- _Selected text_:
|---|
Reputation: 988
I'm using python w/ scipy package to read the MatLab file.
However it takes too long and crashes.
The Dataset is about 50~ MB in size
Is there any better way to read the data and form an edge list ?
My python code
import scipy.io as io
data=io.loadmat('realitymining.mat')
print data
Upvotes: 8
Views: 1615
Reputation: 29081
You could just save each field of the struct in a different text file, eg:
save('friends.txt', '-struct', 'network', 'friends', '-ascii')
and load each file separately from python
friends = numpy.loadtxt('friends.txt')
which loads instantly.
Upvotes: 1
Reputation: 2508
Maybe you can first work on part of he data as the network
in the struct, I have unpacked it here using MATLAB.
Still working on how to tidy up the rest bigger struct.
Upvotes: 0
Reputation: 231395
I can load it after unzipping. But it is stretching the memory.
When I try to load it with octave
I get:
octave:1> load realitymining.mat
error: memory exhausted or requested size too large for range of Octave's index type -- trying to return to prompt
In Ipython
In [10]: data.keys()
Out[10]: ['network', 's', '__version__', '__header__', '__globals__']
In [14]: data['__header__']
Out[14]: 'MATLAB 5.0 MAT-file, Platform: MACI, Created on: Tue Sep 29 20:13:23 2009'
In [15]: data['s'].shape
Out[15]: (1, 106)
|---|
- _Problems and tasks_:
[1] Can you reproduce the thread on loading a MATLAB file from "The Dataset is" to "which loads instantly.", replacing "instantly" with "in seconds"?
[2] Could you write the next part of the thread on loading a MATLAB file, picking up after its final line?

- _Stored data_:
|---|
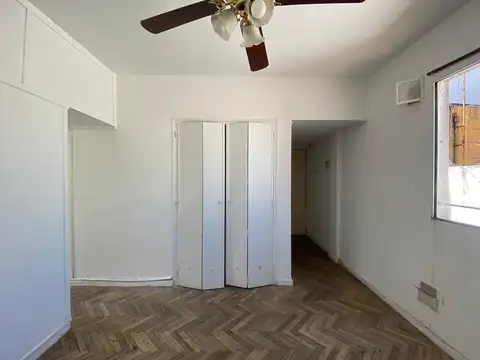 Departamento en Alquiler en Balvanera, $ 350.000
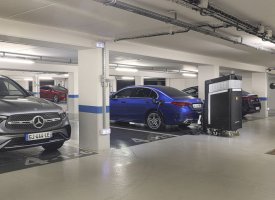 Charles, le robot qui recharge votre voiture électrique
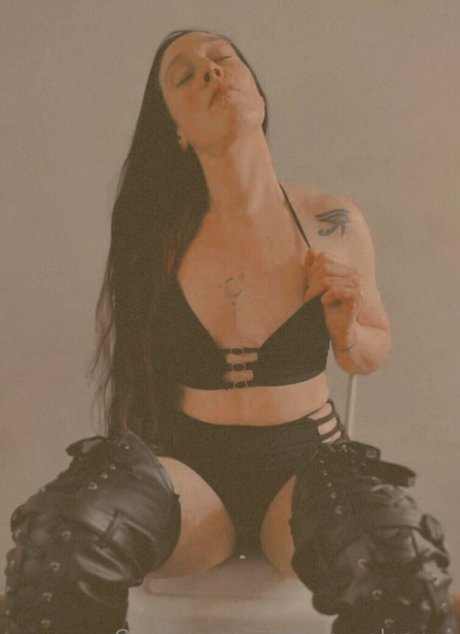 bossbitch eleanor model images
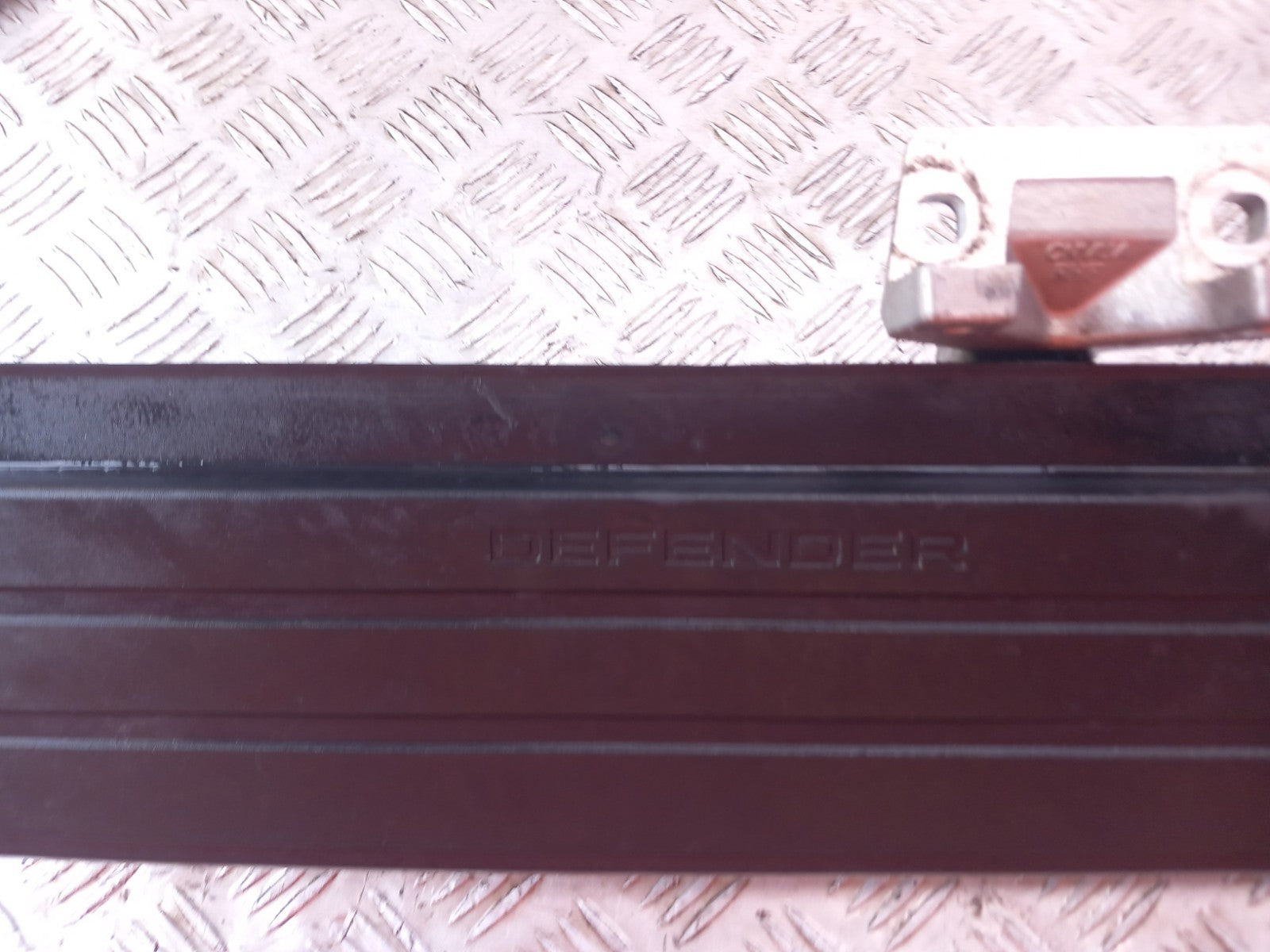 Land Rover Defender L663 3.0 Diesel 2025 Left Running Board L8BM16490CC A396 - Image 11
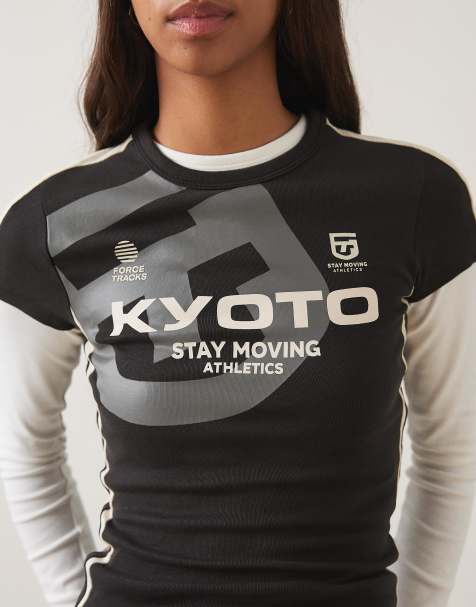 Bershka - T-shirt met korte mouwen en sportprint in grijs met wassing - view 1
|---|
- _Solved tasks_:
[1]
The Dataset is about 50~ MB in size
Is there any better way to read the data and form an edge list ?
My python code
import scipy.io as io
data=io.loadmat('realitymining.mat')
print data
Upvotes: 8
Views: 1615
Reputation: 29081
You could just save each field of the struct in a different text file, eg:
save('friends.txt', '-struct', 'network', 'friends', '-ascii')
and load each file separately from python
friends = numpy.loadtxt('friends.txt')
which loads in seconds.

[2]
In [17]: data['s'].dtype
Out[17]: dtype([('comm', 'O'), ('charge', 'O'), ('active', 'O'), ('logtimes', 'O'),...
('my_intros', 'O'), ('home_nights', 'O'), ('comm_local', 'O'), ('data_mat', 'O')])
# 58 fields
In [24]: data['s']['comm'][0,1].shape
Out[24]: (1, 30)
In [31]: data['s']['comm'][0,1][0,1]
Out[31]: ([[732338.8737731482]], [[355]], [[-1]], [u'Packet Data'], [u'Outgoing'],
[[40]], [[nan]])
In [33]: data['s']['comm'][0,1]['date']
Out[33]:
array([[array([[ 732338.86915509]]), array([[ 732338.87377315]]),
...
array([[ 732340.48579861]]), array([[ 732340.52778935]])]], dtype=object)
Look at the pieces. Simply trying to print data
or print data['s']
takes too long. Apparently it is just too big of structure to format quickly.
To practically get at this data, I'd suggest loading it once in Python or Matlab, and then save the useful pieces to one or more files.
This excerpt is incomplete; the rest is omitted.